Work instruction 1:
In the article on the Frederick County warehouse, give the passage again, beginning at the words "The total cost" and stopping after "of this property.", and substitute "storage facility" for "warehouse".
Work instruction 2:
Condense the paragraph of the warehouse article that opens with "Rick Harcum, Chief Administrative Officer, says" into a shorter version that keeps its main facts.

Provided text:

It will be used to store personal protective equipment.
Frederick, Md (KM) More than $7.7-million has been set aside by the Frederick County Council to purchase and fit-out a warehouse to store personal protective equipment. The vote on Tuesday was unanimous following a lengthy discussion.
Rick Harcum, Chief Administrative Officer, says this additional space is needed to store items such as N-95 masks, surgical masks, gloves, gowns and sterilization equipment. This is especially important during the COVID-19 pandemic. “W hat we have a lack of right now is a place to store all of this material,” he said. “Much of what we’re talking about is literally surgical grade material and it needs to be maintained in temperature and humidity-controlled space.”
Harcum says the county was storing it at a warehouse on Scholls Lane, but it’s run out of space. So the former Scott Key Center was used for storage because the building has air conditioning.
Since the COVID-19 pandemic began earlier this year, obtaining the needed PPE has been a challenge, according to Jack Markey, Director of Emergency Management. He says many jurisdictions have not been able to rely on the federal government as their supplier. “The traditional federal support for that supply chain for those crisis materials is not there. There are portions of that of it that are there that are helping us. But we cannot solely on federal activity or state activity to satisfy our needs,” says Markey.
“One thing that COVID made abundantly clear to emergency services groups across the country is that when there is a worldwide pandemic, supply chains do not exist,” said Chief Tom Coe of the Division of Fire and Rescue Services. “Everybody is fighting for the same equipment.”
He also said once the coronavirus pandemic passes, the county will still need this equipment and a place to store it. “Five years from how, COVID might not be an issue,” he said. “But it doesn’t change the need for public safety storage of personal protective equipment for a public health emergency that we don’t know what might come down the pike.”
The total cost of the project, both the purchase of the warehouse and the fitting out, is expected to $7.76-million, with $4.06-million for building acquisition, and $3,7-million for fitting out. County documents say funds for the tit-out costs will be offset by $1-million from the federal CARES Act, which will reduce the net cost to $6.76-million. The county is also planning to sell the property on Scholls Lane and use the proceeds to offset the cost of purchasing the property. The Scholls Lane site has been assessed at $1.8-million, which lowers the county’s total investment to $4.96-million, according to county documents.
The county is also expected to receive some additional revenue from a statewide increase in the 911 fee on phone bills.
The closing on this new facility is expected on October 15th. County officials have not revealed the location of this property.
Chief Administrative Officer Harcum said, in normal times, this item would have been part of the Capital Improvements Program, and would go through the budget process like other projects. But this project was pushed up because it’s related to the COVID-19 pandemic.

Excerpted records:
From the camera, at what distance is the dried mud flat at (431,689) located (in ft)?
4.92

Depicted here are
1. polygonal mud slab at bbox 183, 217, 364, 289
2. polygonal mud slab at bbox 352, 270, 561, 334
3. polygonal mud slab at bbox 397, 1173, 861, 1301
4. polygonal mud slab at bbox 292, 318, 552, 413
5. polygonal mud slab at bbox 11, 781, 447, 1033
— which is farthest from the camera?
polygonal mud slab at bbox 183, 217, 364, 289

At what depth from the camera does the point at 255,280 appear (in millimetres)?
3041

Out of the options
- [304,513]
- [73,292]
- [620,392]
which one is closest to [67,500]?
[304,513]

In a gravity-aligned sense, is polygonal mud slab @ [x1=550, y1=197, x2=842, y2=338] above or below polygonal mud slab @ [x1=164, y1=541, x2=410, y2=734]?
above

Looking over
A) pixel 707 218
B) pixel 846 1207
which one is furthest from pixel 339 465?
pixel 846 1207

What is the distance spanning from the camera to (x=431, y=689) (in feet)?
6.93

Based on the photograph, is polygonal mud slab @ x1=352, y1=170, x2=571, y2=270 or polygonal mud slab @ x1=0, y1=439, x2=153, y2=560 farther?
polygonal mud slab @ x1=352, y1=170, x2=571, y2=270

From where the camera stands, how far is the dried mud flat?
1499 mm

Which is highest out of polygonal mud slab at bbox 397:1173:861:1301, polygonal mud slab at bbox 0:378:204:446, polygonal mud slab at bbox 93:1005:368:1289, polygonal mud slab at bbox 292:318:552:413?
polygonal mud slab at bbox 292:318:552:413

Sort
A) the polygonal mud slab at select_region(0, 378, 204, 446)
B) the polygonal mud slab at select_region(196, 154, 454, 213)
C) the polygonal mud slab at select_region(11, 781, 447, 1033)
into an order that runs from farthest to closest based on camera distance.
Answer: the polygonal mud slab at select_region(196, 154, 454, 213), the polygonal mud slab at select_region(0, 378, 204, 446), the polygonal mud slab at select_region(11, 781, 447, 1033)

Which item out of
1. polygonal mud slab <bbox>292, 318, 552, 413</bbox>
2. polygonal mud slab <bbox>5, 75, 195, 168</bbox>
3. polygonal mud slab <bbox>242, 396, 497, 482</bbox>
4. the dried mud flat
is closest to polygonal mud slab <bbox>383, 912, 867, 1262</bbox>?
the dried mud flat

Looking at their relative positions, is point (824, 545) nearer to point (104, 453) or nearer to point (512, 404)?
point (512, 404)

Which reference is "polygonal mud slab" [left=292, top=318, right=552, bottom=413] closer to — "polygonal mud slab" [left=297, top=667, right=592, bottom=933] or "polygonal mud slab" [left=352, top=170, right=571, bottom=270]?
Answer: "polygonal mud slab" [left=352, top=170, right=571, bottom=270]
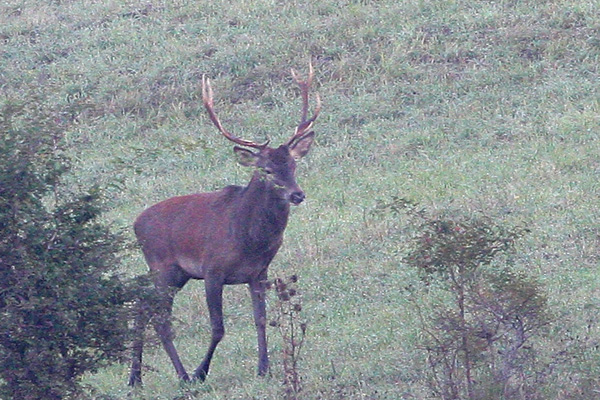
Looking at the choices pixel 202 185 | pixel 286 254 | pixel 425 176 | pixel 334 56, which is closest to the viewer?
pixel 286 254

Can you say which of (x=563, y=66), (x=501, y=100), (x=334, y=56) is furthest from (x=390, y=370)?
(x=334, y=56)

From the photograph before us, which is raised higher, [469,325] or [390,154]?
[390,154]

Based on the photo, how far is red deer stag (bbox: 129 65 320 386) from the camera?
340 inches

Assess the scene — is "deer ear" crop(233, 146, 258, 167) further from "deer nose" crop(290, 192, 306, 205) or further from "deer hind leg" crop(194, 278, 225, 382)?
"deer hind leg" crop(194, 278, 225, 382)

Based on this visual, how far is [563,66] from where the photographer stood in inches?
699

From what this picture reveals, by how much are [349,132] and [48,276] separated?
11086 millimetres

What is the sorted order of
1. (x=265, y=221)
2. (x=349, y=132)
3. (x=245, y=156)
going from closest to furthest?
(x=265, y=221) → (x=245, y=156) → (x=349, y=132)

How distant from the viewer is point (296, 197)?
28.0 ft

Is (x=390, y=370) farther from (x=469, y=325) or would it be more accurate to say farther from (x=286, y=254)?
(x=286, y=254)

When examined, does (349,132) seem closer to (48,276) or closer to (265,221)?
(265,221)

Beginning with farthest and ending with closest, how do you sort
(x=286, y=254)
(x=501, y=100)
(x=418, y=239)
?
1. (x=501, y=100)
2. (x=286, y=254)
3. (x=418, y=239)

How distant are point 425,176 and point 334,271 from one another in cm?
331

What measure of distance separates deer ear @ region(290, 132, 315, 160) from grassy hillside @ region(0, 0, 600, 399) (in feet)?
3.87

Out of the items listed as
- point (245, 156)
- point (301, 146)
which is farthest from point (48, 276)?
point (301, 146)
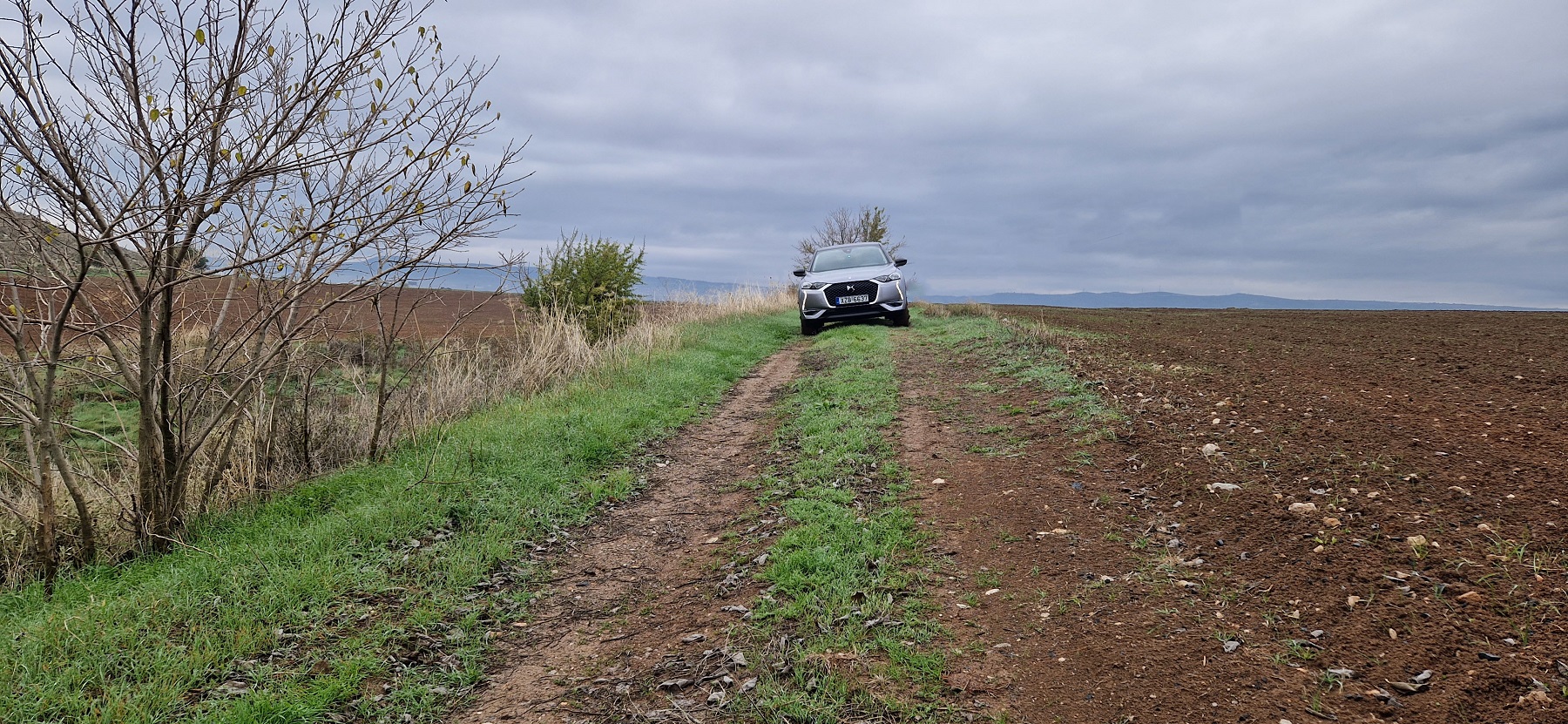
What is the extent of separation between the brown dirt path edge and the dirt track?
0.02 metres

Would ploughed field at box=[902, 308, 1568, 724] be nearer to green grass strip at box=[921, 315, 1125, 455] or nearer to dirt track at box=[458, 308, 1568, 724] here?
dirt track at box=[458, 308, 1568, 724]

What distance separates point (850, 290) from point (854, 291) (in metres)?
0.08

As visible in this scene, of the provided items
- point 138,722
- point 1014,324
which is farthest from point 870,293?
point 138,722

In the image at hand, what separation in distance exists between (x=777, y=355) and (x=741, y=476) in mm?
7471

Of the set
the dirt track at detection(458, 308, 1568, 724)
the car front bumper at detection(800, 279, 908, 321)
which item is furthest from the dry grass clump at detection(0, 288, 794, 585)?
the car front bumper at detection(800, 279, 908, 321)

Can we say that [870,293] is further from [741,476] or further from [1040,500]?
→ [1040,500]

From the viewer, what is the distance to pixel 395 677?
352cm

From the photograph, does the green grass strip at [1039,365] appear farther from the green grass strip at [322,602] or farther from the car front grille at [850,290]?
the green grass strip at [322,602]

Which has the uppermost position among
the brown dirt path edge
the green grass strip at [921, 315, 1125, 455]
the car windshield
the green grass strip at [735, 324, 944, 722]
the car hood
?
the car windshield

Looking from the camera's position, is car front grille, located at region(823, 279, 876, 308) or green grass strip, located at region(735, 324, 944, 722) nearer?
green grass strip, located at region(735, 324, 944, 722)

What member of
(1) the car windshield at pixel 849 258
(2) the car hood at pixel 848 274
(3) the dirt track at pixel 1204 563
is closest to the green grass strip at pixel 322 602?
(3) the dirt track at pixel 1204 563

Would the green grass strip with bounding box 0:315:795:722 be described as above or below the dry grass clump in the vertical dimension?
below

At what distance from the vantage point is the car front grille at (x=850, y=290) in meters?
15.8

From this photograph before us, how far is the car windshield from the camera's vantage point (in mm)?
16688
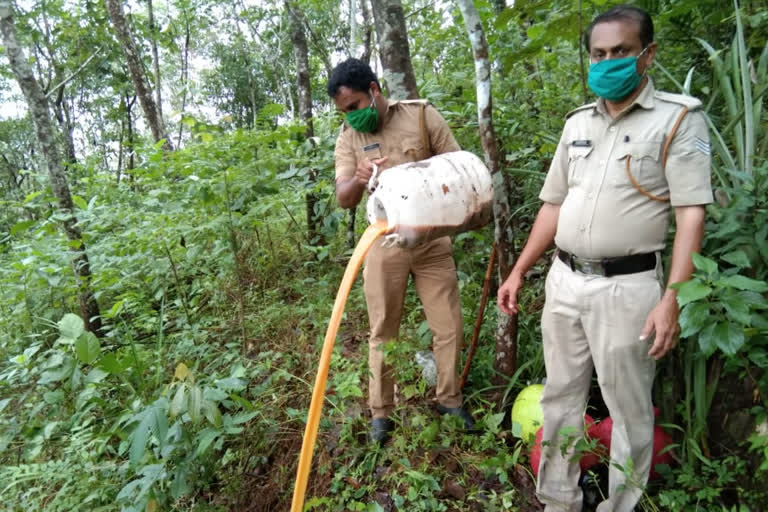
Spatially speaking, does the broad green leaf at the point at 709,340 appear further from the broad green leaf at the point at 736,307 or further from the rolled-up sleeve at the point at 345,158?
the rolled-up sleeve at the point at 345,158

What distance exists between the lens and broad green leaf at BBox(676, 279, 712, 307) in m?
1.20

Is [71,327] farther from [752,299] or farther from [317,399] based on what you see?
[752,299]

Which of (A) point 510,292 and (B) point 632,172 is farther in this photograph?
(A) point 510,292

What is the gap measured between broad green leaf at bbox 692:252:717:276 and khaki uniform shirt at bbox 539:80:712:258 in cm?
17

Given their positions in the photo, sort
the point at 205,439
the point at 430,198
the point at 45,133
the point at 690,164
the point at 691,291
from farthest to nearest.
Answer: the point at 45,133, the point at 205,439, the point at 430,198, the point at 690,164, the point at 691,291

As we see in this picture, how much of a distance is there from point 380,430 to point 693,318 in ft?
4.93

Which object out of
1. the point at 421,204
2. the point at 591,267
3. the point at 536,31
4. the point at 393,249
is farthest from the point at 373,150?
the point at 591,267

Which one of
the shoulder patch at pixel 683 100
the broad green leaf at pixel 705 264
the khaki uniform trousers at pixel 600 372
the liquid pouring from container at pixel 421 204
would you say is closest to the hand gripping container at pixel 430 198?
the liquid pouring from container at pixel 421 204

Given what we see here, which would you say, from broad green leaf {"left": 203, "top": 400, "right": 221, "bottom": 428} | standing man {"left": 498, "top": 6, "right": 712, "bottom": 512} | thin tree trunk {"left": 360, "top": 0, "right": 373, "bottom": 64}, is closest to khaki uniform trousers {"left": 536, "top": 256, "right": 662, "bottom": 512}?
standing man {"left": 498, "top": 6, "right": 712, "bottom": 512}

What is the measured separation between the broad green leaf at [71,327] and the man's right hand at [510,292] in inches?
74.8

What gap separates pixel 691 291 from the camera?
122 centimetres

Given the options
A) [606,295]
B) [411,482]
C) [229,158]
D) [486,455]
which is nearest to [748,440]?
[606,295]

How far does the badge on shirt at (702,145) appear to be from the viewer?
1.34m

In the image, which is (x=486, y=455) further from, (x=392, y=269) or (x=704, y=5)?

Answer area 1:
The total cost of the project, both the purchase of the storage facility and the fitting out, is expected to $7.76-million, with $4.06-million for building acquisition, and $3,7-million for fitting out. County documents say funds for the tit-out costs will be offset by $1-million from the federal CARES Act, which will reduce the net cost to $6.76-million. The county is also planning to sell the property on Scholls Lane and use the proceeds to offset the cost of purchasing the property. The Scholls Lane site has been assessed at $1.8-million, which lowers the county’s total investment to $4.96-million, according to county documents.
The county is also expected to receive some additional revenue from a statewide increase in the 911 fee on phone bills.
The closing on this new facility is expected on October 15th. County officials have not revealed the location of this property.

Answer area 2:
Chief Administrative Officer Rick Harcum says the county needs more space to store N-95 masks, surgical masks, gloves, gowns and sterilization equipment, especially during the COVID-19 pandemic. The county currently lacks a place to store this material. Much of it is surgical grade and must be kept in temperature- and humidity-controlled space.